According to Scott Fybush's NERW, the new tower (fourth overall, third in the new night array) was completed a little over a week ago, on Thursday, February 8. So the idea that the 50-kW night signal could already be on the air, though unlikely, is not impossible. I can't prove it, but I think that for the last two nights (that is, the mornings of Friday 2/16 and Saturday 2/17), WCRN has been running 50 kW at least in the "experimental period" between midnight and 6:00AM. I live in Arlington on the Lexington line just north of Route 2 and just a bit less than 40 miles east of WCRN's transmitter in Leicester.
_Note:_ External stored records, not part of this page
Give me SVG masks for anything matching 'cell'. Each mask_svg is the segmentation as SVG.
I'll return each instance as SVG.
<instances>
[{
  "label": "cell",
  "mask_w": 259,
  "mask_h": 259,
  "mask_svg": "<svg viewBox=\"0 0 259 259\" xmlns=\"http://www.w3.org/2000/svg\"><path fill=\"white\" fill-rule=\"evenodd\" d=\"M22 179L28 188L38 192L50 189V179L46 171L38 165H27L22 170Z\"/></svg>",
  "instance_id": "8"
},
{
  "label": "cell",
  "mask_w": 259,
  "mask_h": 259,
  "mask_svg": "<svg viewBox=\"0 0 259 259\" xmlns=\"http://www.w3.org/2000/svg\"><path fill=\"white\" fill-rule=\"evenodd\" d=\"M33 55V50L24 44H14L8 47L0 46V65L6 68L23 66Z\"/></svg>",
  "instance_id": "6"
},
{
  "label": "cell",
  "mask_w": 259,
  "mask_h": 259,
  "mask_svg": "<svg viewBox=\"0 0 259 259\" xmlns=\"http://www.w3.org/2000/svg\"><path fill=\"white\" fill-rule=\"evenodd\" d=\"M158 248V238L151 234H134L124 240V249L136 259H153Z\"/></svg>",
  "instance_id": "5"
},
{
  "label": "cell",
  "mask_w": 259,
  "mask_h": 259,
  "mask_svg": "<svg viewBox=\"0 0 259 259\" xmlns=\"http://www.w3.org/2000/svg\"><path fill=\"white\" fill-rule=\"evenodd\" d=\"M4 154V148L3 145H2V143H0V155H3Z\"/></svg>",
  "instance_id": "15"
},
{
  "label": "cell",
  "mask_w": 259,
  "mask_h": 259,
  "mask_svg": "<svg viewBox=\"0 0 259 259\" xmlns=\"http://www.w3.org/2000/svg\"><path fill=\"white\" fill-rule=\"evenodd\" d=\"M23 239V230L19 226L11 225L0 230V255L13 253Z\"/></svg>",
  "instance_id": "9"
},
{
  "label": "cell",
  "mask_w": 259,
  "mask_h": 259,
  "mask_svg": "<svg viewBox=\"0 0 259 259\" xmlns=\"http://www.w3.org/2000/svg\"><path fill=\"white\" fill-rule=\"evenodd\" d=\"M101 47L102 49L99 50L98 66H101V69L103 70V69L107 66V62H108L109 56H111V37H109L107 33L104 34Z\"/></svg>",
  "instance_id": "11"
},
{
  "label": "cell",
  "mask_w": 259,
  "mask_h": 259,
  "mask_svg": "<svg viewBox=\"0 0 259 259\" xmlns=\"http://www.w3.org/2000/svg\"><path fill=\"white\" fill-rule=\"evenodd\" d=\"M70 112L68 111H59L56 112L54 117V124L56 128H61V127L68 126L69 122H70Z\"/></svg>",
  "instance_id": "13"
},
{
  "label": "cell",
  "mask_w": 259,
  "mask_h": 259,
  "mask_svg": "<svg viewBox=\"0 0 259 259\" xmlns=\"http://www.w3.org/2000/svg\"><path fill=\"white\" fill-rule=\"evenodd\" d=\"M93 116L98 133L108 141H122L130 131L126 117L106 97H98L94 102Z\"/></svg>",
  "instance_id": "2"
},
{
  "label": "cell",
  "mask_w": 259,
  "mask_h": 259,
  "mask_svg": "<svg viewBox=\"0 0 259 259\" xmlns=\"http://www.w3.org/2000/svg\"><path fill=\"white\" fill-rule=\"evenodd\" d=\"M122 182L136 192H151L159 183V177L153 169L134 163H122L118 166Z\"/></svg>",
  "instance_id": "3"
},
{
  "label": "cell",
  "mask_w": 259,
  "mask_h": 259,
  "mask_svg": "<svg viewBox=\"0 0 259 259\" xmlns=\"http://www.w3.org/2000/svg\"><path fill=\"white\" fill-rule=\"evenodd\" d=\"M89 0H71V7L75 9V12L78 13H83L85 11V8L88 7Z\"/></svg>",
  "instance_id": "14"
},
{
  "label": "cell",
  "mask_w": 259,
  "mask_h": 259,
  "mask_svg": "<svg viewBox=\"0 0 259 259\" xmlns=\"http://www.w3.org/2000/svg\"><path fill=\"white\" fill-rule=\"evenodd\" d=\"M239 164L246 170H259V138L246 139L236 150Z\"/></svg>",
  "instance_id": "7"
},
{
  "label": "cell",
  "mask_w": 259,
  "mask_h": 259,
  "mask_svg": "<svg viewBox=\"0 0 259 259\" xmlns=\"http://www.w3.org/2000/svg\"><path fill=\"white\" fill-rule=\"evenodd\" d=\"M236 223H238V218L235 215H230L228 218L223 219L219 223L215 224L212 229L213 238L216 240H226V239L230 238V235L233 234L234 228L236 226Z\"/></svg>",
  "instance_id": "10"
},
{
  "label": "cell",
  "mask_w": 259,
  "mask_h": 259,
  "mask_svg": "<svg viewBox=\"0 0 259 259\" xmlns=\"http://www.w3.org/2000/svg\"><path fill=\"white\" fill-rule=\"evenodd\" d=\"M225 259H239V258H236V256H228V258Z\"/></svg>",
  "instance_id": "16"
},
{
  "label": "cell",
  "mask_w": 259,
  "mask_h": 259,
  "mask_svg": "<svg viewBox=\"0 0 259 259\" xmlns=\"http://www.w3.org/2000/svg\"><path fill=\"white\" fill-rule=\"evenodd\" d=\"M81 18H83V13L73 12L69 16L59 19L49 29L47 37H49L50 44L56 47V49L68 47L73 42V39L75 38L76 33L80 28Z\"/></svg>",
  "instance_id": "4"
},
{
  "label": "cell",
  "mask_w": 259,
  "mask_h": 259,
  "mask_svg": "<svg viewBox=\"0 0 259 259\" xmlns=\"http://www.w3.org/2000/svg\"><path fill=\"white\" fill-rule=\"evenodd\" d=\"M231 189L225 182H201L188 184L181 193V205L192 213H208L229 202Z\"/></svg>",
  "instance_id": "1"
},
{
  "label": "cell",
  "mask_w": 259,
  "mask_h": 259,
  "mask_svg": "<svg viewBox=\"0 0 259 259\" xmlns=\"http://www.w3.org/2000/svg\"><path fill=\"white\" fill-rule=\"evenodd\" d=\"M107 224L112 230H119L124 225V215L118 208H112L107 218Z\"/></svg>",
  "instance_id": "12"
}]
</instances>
WCRN's day signal here is supposed to be about 2.2 mV/m, which is OK though not huge. Because the new night pattern is slightly narrower than the day pattern and is oriented much closer to due east, the night signal should be a bit stonger; I think I calculated about 2.5 mV/m, IMS. The main problem with reception of WCRN at night seems to be the long-standing selective-fading problem. I'd say that the program material becomes unintelligible for--on average--about 10 sec out of every three minutes. However, distortion is sometimes audible even when the program remains intelligible. The effect does seem to depend somewhat on which radio I use. A GE Super Radio III appears to be worse than a Kloss Model 1 teamed with a Select-A-Tenna tunable passive loop. The combination of the Model 1 and the loop results in overall sensitivity comparable to that of the SR III.
Anyone else have any reception reports?
Anyone else have any reception reports?